O governo do Rio de Janeiro incluiu a Semana Estadual Eu Freio para os Animais no calendário oficial. A medida, publicada no Diário Oficial nesta terça-feira (23), estabelece um período anual de conscientização para motoristas sobre o risco de atropelamentos e a necessidade de proteger animais em vias urbanas e rodovias.
A celebração ocorrerá anualmente na semana do dia 4 de outubro, data que marca o Dia Mundial dos Animais.
A iniciativa busca reduzir o número de acidentes que envolvem fauna doméstica e silvestre, um problema que impacta diretamente a segurança viária e a vida animal no estado.
Dados não oficiais, mas amplamente discutidos por entidades de proteção, apontam que milhares de animais são atropelados anualmente nas estradas e ruas fluminenses. Muitos deles morrem ou sofrem ferimentos graves, e os incidentes também representam um perigo para os condutores, causando colisões e saídas de pista.
Conscientização em Foco
A Semana Estadual Eu Freio para os Animais prevê uma série de ações educativas. Blitzes informativas, palestras e campanhas em mídias sociais devem orientar a população sobre o tema.
O foco é sensibilizar quem dirige. Motoristas precisam redobrar a atenção e reduzir a velocidade ao notar a presença de animais à beira ou sobre a pista.
Não se trata apenas de animais domésticos, como cães e gatos abandonados, que perambulam por áreas urbanas. A preocupação se estende à fauna silvestre, que cruza estradas em regiões de mata e reservas ambientais.
Gambás, capivaras, cobras e aves são vítimas frequentes desses atropelamentos. A destruição de habitats naturais e a expansão urbana empurram esses animais para mais perto das áreas de tráfego.
Impacto Direto e Indireto
A criação da semana estadual sinaliza uma crescente atenção do poder público à questão animal.
Além do sofrimento dos animais e do risco aos motoristas, atropelamentos geram custos. Eles envolvem desde reparos em veículos até o atendimento veterinário para os que sobrevivem, muitas vezes bancados por ONGs e protetores independentes.
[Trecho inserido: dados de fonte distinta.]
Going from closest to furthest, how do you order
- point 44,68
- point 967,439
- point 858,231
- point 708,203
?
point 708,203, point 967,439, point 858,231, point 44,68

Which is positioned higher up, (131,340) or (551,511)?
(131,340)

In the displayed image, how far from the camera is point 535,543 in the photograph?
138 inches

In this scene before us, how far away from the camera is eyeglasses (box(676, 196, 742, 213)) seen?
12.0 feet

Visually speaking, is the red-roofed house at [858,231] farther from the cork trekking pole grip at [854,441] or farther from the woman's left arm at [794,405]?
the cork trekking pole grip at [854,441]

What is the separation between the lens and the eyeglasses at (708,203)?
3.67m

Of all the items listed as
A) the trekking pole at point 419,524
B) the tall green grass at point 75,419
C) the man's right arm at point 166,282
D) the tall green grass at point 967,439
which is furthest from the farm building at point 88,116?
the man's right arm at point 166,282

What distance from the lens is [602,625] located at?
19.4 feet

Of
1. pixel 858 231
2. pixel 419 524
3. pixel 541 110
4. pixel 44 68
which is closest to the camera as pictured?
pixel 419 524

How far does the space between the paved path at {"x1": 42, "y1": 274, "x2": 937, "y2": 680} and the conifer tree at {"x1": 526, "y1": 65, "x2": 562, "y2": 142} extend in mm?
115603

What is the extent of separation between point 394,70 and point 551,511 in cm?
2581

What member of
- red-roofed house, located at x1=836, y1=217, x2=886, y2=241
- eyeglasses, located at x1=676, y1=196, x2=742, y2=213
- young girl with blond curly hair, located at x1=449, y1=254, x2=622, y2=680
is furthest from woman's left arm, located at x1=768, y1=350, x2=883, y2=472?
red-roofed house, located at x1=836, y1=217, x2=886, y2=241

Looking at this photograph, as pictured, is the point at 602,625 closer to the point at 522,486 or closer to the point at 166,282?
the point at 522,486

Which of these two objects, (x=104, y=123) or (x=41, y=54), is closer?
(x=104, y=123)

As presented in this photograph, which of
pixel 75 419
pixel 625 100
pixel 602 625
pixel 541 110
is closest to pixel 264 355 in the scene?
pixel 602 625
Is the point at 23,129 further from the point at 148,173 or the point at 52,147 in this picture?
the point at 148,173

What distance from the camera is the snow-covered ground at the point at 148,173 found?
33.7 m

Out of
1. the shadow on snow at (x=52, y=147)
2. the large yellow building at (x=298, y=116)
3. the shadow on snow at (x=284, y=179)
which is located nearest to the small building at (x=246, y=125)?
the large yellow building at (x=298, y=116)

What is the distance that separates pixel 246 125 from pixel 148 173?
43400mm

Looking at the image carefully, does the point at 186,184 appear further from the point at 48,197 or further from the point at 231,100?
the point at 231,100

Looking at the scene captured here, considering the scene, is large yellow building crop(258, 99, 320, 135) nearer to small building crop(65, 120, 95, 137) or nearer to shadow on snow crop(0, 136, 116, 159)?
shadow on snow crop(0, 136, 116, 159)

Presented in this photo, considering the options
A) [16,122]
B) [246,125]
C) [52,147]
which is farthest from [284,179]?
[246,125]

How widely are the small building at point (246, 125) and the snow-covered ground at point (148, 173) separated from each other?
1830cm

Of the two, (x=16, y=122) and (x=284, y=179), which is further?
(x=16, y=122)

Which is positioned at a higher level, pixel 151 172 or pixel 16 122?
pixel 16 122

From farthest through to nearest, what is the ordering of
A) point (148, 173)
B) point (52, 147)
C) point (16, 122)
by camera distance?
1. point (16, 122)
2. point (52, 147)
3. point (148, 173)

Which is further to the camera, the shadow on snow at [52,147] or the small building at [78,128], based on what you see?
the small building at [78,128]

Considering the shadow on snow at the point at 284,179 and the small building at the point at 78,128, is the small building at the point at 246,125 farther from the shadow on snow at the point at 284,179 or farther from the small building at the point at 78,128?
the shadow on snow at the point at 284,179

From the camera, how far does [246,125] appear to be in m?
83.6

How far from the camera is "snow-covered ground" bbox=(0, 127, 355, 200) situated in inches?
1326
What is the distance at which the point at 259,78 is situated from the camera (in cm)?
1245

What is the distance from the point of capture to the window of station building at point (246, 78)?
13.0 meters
A proposta é um reconhecimento da complexidade do problema, que liga abandono de animais, irresponsabilidade humana e a pressão sobre ecossistemas.
Organizações não governamentais e ativistas da causa animal, que há anos lutam por políticas públicas mais eficazes, veem na medida um avanço, mas cobram continuidade.
Para eles, a semana de conscientização é um passo importante. É, contudo, insuficiente sem ações contínuas de castração, fiscalização de abandono e investimento em santuários ou centros de reabilitação para animais silvestres.
As blitzes educativas não devem ser vistas como meras formalidades. Elas representam uma oportunidade de diálogo direto com motoristas, reforçando a mensagem de respeito à vida.
A educação ambiental também ganha destaque. Explicar a importância da fauna e o papel de cada cidadão na sua proteção é parte do objetivo.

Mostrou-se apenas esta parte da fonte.